Kepala Pusat Sistem Penerapan Standar BSN, Kukuh S. Achmad mengatakan, ada dua ciri produk ber-SNI palsu, yaitu tidak memiliki nomer registasi dan peredaran produknya tidak terpantau di Kementerian Perdagangan.
"Tetapi yang paling mudah sebenarnya karena industri yang mendapatkan tanda SNI terdaftar. Dari sisi standardisasinya terdaftar dan dari sisi peredarannya terdaftar dari sisi Kementerian Perdagangan. Kalau SNI sudah diwajibkan harus mendapatkan nomor registrasi di Kementerian Perdagangan. Kalau ke dua nomor itu tadi, maka nomer SNI dipalsukan," kata Kukuh Achmad dalam program Sarapan Pagi KBR68H.
Sementara itu, Yayasan Lembaga Konsumen Indonesia YLKI menerima aduan produk ber-SNI palsu. Ketua harian YLKI Husna Zahir mengatakan, banyak masyarakat tidak mengetahui kriteria dan standar yang sesuai SNI. Produk itu di antaranya elektronik, alat kesehatan dan makanan.
"Kemungkinan. Jadi ada penandaan SNI, tapi dia abal-abal. Itu mungkin dipalsukan. Jadi tidak jelas dari sertifikat yang mana. (Pengaduan yang masuk ke YLKI barang apa?) Kalau barang memang nggak terlalu banyak. Beberapa barang itu sebetulnya elektronik, makanan juga ada, tapi memang kalau pengaduan yang ada itu lebih banyak jasa, ya. Tapi ada beberapa yang terkait dengan barang. Itu peralatan elektronik, atau kemudian alat kesehatan lebih banyak pertanyaan ke kosmetik atau makanan," terang Husna.

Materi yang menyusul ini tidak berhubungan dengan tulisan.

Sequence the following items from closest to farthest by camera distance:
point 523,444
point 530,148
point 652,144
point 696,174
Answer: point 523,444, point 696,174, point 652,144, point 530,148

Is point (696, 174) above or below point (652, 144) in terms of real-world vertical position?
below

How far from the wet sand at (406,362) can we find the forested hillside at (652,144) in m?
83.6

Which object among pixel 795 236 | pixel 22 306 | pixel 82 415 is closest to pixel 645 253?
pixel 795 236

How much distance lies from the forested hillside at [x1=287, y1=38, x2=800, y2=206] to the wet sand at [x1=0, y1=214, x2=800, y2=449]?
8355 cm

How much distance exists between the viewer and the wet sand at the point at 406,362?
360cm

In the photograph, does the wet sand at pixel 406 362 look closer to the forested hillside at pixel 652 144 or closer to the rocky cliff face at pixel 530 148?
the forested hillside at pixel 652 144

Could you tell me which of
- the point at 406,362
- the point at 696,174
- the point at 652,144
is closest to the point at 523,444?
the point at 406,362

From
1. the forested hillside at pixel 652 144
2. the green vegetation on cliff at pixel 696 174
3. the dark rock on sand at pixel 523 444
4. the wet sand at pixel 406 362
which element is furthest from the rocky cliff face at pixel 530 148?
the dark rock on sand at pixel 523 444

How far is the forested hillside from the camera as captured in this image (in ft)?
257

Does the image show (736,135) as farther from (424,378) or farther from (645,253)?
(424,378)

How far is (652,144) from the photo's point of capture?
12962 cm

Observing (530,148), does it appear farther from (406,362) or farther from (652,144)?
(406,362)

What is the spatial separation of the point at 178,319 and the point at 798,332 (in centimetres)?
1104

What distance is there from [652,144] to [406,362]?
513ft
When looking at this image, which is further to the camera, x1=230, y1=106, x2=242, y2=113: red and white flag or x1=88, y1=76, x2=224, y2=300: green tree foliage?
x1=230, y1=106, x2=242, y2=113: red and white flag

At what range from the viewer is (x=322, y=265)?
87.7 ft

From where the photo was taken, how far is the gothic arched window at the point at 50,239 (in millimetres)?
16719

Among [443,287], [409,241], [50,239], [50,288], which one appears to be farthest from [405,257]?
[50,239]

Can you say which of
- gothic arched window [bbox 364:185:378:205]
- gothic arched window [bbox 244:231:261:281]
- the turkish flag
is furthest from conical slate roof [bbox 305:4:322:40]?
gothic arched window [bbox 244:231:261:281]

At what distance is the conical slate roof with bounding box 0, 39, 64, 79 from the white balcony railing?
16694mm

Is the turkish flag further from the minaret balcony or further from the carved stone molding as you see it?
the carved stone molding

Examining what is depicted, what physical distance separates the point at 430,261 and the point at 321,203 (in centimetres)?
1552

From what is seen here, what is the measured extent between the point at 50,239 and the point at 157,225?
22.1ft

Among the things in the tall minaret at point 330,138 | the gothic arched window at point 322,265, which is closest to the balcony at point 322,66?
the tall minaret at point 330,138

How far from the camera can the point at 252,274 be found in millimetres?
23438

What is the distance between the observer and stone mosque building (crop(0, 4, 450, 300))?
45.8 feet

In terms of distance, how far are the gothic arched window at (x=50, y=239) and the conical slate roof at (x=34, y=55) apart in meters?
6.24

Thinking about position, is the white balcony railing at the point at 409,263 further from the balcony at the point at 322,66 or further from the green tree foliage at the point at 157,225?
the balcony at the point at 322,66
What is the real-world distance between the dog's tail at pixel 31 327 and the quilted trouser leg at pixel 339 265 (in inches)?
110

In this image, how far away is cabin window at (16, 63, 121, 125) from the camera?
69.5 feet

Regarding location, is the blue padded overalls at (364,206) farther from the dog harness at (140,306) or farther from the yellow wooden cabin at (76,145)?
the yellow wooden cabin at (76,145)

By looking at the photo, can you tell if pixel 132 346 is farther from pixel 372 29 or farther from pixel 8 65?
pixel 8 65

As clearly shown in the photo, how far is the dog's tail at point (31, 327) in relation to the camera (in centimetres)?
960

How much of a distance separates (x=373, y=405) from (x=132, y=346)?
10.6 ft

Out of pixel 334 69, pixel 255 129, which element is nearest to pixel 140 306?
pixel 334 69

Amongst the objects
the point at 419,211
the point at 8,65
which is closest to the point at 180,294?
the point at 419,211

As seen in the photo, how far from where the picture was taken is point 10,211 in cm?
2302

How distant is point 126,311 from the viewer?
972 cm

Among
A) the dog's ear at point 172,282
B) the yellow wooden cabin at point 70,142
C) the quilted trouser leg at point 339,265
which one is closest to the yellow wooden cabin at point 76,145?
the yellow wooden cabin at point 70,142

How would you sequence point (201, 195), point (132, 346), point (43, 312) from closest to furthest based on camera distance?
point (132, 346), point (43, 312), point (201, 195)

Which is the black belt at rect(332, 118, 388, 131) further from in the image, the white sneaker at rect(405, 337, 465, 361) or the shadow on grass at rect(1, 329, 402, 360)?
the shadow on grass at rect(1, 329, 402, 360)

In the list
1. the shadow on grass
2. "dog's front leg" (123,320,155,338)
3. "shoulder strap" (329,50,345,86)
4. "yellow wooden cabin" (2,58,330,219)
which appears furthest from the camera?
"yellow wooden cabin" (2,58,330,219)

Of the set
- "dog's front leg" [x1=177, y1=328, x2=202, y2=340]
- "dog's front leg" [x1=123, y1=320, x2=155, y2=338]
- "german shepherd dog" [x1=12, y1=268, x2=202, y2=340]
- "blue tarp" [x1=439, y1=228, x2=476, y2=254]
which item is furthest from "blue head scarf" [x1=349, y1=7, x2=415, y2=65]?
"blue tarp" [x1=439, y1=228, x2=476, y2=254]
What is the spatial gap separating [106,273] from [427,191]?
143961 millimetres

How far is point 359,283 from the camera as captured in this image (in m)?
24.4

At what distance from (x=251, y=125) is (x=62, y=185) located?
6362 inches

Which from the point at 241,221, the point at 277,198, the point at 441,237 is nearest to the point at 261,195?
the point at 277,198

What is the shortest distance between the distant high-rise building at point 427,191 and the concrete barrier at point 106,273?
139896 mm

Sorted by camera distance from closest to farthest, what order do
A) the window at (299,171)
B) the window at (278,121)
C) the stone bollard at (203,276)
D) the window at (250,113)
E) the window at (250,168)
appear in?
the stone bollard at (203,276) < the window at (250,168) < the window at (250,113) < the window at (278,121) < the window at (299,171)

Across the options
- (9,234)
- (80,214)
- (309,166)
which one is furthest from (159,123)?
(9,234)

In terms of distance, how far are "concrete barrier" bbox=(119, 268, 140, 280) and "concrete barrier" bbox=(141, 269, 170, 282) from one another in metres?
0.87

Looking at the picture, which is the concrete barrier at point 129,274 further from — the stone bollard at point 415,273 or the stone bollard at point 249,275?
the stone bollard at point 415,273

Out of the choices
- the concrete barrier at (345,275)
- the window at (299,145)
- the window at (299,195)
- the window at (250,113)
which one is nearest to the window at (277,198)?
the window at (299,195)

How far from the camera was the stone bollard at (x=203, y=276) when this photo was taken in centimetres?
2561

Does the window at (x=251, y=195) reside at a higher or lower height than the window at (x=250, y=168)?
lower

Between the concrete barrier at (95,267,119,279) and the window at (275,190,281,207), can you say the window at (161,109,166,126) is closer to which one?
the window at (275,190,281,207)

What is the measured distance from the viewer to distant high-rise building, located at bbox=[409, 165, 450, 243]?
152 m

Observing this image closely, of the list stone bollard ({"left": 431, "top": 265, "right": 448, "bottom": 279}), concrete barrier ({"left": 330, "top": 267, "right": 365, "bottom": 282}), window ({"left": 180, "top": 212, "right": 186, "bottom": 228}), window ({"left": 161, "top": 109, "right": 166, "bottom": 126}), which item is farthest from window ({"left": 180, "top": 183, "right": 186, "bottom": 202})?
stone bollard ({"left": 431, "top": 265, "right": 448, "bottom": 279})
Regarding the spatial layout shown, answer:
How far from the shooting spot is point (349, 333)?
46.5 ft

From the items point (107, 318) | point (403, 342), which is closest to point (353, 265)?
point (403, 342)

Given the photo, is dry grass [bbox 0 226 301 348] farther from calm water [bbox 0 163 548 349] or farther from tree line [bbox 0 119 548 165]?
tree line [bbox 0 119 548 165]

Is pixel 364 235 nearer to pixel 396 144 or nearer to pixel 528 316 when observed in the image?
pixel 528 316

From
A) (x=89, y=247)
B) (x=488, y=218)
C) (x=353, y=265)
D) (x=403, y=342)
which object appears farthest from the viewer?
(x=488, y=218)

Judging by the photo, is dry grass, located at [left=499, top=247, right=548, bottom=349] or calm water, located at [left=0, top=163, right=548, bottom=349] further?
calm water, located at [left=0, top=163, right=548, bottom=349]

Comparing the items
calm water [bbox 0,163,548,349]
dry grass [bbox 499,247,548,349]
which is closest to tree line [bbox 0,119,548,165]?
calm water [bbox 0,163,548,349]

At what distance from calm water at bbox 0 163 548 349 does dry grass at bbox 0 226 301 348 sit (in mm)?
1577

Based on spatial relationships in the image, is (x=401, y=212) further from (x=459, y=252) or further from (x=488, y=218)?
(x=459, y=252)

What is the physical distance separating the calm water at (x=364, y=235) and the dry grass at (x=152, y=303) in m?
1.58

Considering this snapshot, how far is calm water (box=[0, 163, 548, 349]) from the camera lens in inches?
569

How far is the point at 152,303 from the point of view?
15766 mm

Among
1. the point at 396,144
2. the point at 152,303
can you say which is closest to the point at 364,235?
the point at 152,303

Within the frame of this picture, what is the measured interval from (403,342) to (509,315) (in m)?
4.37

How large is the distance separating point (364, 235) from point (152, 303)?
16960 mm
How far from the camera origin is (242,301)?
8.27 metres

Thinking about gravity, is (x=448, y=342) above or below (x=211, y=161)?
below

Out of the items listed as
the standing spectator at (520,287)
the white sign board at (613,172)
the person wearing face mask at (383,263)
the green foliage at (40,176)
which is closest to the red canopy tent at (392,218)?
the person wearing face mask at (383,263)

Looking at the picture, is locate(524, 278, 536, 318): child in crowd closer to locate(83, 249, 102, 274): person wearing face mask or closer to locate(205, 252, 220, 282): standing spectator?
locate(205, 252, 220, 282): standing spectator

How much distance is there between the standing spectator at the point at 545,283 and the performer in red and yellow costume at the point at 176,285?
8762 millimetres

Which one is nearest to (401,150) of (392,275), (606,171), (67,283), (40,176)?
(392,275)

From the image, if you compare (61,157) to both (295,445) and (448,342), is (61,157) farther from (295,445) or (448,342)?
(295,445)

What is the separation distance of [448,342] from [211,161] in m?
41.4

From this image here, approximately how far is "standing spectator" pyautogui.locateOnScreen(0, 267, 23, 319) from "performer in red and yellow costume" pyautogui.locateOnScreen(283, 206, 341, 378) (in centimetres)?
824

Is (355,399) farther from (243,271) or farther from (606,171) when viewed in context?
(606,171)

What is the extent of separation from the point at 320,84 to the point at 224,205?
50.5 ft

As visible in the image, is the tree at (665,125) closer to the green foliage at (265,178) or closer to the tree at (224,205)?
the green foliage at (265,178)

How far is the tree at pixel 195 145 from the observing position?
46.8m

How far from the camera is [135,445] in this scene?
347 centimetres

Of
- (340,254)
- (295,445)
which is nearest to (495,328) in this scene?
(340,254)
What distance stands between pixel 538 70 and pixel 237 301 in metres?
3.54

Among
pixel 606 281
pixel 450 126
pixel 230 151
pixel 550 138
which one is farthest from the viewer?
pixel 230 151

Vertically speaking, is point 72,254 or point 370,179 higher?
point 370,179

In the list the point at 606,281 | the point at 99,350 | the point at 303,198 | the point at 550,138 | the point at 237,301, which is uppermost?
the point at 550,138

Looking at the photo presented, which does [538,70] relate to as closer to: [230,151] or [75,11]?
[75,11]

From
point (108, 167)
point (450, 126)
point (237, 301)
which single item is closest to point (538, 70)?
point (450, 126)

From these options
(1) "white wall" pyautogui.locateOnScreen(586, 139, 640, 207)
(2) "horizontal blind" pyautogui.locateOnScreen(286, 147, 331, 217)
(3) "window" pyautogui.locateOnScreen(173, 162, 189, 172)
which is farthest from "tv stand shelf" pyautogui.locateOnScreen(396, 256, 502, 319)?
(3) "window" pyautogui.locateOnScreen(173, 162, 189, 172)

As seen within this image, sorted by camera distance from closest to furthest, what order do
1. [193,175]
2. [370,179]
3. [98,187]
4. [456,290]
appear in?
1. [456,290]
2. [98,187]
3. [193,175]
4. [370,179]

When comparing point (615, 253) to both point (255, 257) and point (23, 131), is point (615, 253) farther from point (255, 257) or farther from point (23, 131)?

Sebelumnya Badan Standarisasi Nasional (BSN) meminta industri menerapkan Standar Nasional Indonesia (SNI). Ini perlu dilakukan untuk mendukung daya saing terhadap produk dalam negeri untuk menghadapi pemberlakuan Masyarakat Ekonomi Asean 2015. BSN juga meminta industri agar menaati aturan tersebut. Bahkan, Kementerian Perindustrian memberikan insentif terhadap penerapan SNI.